The combat balancing is mostly good, but there are several obnoxious locations inspired by the most annoying locations of past Dark Souls games (Blighttown, New Londo Ruins, Shrine of Amana).

It’s very dark and dangerous. There’s a bunch of enemies who may jump out at any moment…

Cooperative Play and AI Woes

Ashen is weird when it comes to multiplayer. It tries for some bizarre combination of Dark Souls and Journey and it’s kind of a mess. You can join up with other real players at times. However, most of the game will likely be played with an AI companion. Although sometimes you’ll play alone because the game is either broken or maybe it’s intentional…I’m not sure.

Speaking of the AI, usually the AI companion will attack the enemies and revive you if you go down. However, there’s plenty of times the AI will get stuck, be unable to follow, may stop attacking, and will stand next to your dying body refusing to revive you. Not cool at all.

My idiot AI companion is standing over there, refusing to come revive me. Very upsetting.

Overall, the cooperative system is unreliable. For a game that is so hard in spots and built for coop, there needs to be far better companion AI and an easier way to join up with a real world friend.

Conclusion: The Price is Too High

Ashen is a lesser Dark Souls clone with a nonsense story, no character building, messy combat, fiddly cooperative play, and a fairly small world by comparison.

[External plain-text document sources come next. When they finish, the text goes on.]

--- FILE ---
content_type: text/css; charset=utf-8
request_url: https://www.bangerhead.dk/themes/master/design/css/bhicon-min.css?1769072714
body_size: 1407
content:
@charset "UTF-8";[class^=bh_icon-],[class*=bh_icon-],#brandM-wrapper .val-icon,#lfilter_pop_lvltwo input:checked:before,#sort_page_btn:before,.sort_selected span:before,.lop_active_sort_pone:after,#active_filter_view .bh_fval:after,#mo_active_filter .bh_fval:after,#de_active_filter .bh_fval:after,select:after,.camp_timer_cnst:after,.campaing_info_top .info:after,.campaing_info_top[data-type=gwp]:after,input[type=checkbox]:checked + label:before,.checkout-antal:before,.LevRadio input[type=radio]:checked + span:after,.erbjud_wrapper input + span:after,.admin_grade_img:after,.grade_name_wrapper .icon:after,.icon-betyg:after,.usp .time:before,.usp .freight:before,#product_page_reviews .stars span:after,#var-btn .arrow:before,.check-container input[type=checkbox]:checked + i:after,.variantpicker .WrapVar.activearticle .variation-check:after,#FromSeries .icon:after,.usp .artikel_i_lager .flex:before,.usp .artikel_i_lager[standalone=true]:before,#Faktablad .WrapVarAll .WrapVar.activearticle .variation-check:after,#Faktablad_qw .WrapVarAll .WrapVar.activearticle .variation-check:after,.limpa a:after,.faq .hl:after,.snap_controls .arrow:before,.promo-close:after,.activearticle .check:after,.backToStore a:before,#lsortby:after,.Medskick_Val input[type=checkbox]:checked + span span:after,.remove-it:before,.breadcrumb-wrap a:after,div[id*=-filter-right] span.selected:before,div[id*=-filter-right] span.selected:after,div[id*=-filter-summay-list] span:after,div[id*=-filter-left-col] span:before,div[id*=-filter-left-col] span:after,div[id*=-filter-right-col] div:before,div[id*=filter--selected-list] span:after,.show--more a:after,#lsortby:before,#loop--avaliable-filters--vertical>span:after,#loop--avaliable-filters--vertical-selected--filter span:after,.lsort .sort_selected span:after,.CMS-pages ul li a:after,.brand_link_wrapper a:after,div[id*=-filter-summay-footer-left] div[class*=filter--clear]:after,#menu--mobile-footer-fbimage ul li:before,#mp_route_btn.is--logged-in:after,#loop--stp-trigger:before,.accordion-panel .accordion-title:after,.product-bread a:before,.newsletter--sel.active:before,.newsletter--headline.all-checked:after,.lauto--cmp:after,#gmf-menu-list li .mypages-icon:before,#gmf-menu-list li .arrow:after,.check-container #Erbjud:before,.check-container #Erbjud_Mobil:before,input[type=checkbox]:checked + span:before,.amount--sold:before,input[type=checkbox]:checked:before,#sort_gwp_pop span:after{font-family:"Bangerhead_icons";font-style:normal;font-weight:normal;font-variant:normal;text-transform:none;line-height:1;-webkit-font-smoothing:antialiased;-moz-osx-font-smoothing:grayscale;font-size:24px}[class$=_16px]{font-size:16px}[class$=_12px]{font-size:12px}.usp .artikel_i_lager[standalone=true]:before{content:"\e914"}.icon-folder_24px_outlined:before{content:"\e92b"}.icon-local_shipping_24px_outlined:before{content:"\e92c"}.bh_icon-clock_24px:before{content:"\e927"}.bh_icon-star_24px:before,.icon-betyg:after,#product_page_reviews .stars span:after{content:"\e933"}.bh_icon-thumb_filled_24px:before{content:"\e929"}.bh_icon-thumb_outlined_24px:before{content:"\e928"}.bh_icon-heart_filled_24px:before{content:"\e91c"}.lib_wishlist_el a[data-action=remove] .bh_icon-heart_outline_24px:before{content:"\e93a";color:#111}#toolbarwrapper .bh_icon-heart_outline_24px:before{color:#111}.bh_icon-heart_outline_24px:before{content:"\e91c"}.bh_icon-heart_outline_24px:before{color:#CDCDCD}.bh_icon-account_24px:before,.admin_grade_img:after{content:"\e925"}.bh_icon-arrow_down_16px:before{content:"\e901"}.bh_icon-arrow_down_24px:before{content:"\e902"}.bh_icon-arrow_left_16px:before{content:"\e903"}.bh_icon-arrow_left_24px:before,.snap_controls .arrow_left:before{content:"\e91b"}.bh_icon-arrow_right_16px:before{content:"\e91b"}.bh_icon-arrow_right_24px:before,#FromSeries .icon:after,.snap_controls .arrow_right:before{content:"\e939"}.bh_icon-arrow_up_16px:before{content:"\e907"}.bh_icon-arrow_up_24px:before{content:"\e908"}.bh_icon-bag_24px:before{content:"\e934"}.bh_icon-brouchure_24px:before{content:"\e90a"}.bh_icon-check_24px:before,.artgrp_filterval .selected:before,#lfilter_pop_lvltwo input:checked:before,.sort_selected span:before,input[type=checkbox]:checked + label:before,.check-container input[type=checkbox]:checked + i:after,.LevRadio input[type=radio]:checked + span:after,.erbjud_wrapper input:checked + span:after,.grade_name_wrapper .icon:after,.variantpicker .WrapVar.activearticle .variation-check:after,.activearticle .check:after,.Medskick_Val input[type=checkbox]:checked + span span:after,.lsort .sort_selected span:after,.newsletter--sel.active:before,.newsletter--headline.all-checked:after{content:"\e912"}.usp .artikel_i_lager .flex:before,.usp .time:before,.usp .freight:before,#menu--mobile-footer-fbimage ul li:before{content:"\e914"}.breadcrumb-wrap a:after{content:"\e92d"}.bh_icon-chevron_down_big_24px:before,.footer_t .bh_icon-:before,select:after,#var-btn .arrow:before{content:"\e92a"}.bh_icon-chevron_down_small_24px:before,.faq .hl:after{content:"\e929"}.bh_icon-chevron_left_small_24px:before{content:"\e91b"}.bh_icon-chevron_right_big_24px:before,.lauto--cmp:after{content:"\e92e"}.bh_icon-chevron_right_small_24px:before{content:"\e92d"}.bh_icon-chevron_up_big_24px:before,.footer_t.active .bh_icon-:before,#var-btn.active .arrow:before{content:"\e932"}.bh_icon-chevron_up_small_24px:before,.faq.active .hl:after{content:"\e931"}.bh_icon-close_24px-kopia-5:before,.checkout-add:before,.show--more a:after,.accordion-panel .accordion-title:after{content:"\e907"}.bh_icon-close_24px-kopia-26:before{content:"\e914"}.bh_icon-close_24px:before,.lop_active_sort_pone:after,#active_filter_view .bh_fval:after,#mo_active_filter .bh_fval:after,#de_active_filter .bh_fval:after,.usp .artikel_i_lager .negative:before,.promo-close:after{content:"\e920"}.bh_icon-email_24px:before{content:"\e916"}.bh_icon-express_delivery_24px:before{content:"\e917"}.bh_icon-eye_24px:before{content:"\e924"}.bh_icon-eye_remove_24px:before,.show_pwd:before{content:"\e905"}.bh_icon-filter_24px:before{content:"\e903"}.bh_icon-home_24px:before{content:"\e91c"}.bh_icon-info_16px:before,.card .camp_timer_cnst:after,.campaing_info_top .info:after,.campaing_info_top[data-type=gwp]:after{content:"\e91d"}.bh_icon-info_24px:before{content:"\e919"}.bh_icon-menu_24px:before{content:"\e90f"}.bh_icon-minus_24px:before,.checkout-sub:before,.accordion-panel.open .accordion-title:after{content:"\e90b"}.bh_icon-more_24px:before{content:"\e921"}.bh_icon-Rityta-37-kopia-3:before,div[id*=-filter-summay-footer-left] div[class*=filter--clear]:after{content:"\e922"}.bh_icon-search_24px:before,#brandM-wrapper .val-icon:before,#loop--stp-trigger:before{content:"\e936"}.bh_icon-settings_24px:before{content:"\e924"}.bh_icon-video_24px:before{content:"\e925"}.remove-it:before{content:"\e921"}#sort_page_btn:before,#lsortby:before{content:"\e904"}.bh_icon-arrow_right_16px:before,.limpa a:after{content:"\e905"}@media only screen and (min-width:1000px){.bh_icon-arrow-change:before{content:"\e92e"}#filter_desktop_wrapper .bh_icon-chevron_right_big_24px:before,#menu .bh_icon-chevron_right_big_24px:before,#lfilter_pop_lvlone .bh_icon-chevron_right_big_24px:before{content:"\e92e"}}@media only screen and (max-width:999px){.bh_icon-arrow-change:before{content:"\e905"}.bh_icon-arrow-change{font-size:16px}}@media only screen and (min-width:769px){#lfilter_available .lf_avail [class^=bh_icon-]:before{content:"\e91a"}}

On the positive side, the art style has its charms, and the village-building is a nice concept. I did enjoy my time with it, but I realize this is mostly because I’m a Souls-like fanatic who’ll enjoy even poorly made imitations.

However, there just isn’t enough quality here to justify the asking price of $40. If the game was priced at $20, I’d definitely recommend it to Souls-like fans because the game feels roughly one-third as good as a proper Dark Souls experience.

  • Stylized art, pretty views
  • Rewarding exploration
  • Village-building is nice
  • Semi-helpful companions
  • Mostly fair challenge
  • Totally stable
  • Super-fast loading
  • Few glitches for me
  • Tries to be Dark Souls

  • Floaty movement/combat
  • No character builds
  • Limited crafting/upgrading
  • Companion AI issues
  • Lore is mumbo-jumbo
  • Finicky keyboard mappings
  • Low-budget graphics
  • No new game plus
  • Fails to be Dark Souls

Playtime: 18 hours total. Nick finished all quests and explored nearly everywhere in about 18 hours.

Computer Specs: Windows 10 64-bit computer using an Intel i7-3930k CPU, 32GB of memory, and a nVidia GTX 980 Ti graphics card.